## Start

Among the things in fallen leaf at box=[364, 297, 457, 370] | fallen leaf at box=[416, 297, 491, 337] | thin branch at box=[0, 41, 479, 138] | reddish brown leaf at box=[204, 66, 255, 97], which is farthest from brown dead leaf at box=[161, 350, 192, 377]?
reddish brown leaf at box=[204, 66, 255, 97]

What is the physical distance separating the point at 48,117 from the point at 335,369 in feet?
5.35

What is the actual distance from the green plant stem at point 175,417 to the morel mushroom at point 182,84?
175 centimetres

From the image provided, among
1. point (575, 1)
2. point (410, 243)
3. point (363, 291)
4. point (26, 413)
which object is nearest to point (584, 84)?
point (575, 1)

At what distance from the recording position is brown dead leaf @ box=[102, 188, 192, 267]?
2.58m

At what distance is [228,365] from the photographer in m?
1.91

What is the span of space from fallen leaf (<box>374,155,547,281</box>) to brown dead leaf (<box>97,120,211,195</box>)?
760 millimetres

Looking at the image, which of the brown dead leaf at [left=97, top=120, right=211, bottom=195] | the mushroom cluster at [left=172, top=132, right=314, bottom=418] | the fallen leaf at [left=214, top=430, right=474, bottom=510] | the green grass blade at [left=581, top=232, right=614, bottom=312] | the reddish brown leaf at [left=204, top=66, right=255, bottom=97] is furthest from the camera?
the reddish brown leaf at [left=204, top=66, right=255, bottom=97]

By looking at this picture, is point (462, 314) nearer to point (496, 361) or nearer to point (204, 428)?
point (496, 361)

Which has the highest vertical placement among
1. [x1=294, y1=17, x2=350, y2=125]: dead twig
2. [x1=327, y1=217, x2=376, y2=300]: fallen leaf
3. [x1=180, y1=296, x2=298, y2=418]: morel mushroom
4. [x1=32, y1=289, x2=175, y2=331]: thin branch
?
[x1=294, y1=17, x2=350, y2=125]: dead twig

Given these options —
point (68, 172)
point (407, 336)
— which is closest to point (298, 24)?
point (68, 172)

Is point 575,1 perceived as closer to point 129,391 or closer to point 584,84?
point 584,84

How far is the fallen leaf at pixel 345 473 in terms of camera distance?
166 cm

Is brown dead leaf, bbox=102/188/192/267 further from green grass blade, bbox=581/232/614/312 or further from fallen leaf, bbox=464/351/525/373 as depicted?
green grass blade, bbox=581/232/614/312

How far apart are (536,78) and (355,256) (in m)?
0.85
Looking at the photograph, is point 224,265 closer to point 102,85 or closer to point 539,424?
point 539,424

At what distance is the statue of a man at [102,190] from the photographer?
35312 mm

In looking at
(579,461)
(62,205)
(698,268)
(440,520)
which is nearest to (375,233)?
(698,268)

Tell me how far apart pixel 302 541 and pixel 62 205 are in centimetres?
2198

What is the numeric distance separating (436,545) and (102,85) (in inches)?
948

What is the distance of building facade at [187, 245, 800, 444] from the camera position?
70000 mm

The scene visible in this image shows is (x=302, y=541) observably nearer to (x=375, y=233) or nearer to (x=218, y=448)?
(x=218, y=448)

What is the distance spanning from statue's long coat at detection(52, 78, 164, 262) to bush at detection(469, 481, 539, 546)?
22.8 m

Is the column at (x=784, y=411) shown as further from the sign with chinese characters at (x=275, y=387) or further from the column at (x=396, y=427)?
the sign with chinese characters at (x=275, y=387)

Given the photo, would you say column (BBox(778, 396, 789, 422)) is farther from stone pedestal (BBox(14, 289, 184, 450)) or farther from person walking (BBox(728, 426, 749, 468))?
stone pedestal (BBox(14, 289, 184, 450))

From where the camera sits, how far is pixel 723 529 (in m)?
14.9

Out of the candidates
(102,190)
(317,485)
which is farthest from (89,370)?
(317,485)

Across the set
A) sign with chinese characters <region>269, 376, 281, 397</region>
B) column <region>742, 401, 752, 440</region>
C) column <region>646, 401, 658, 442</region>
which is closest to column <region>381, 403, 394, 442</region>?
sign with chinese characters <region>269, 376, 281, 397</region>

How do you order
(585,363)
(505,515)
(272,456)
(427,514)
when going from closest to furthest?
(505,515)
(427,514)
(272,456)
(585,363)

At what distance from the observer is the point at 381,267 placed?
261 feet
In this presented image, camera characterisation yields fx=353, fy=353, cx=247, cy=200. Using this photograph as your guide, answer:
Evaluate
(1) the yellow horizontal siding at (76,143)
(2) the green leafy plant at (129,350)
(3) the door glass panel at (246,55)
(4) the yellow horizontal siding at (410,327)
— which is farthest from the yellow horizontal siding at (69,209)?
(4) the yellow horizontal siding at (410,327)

## End

### [THE REQUEST]
Rewrite the items in the stretch from the line containing "From the image provided, among" through the line containing "760 millimetres", both ends included, keeping every request unchanged. Multiply each number in the answers (point coordinates and distances) by 2.3, rounding to the original number of decimal places with halves rounded up.

### [EXERCISE OUTPUT]
From the image provided, among
1. point (575, 1)
2. point (410, 243)
3. point (363, 291)
4. point (26, 413)
which object is nearest to point (584, 84)?
point (1323, 2)

At what distance from the recording position is brown dead leaf @ box=[102, 188, 192, 267]?
5.93m

At what distance is [228,365] from the photographer in m?
4.39

What is the span of space from fallen leaf (<box>374,155,547,281</box>) to brown dead leaf (<box>97,120,211,195</box>)?
1748 millimetres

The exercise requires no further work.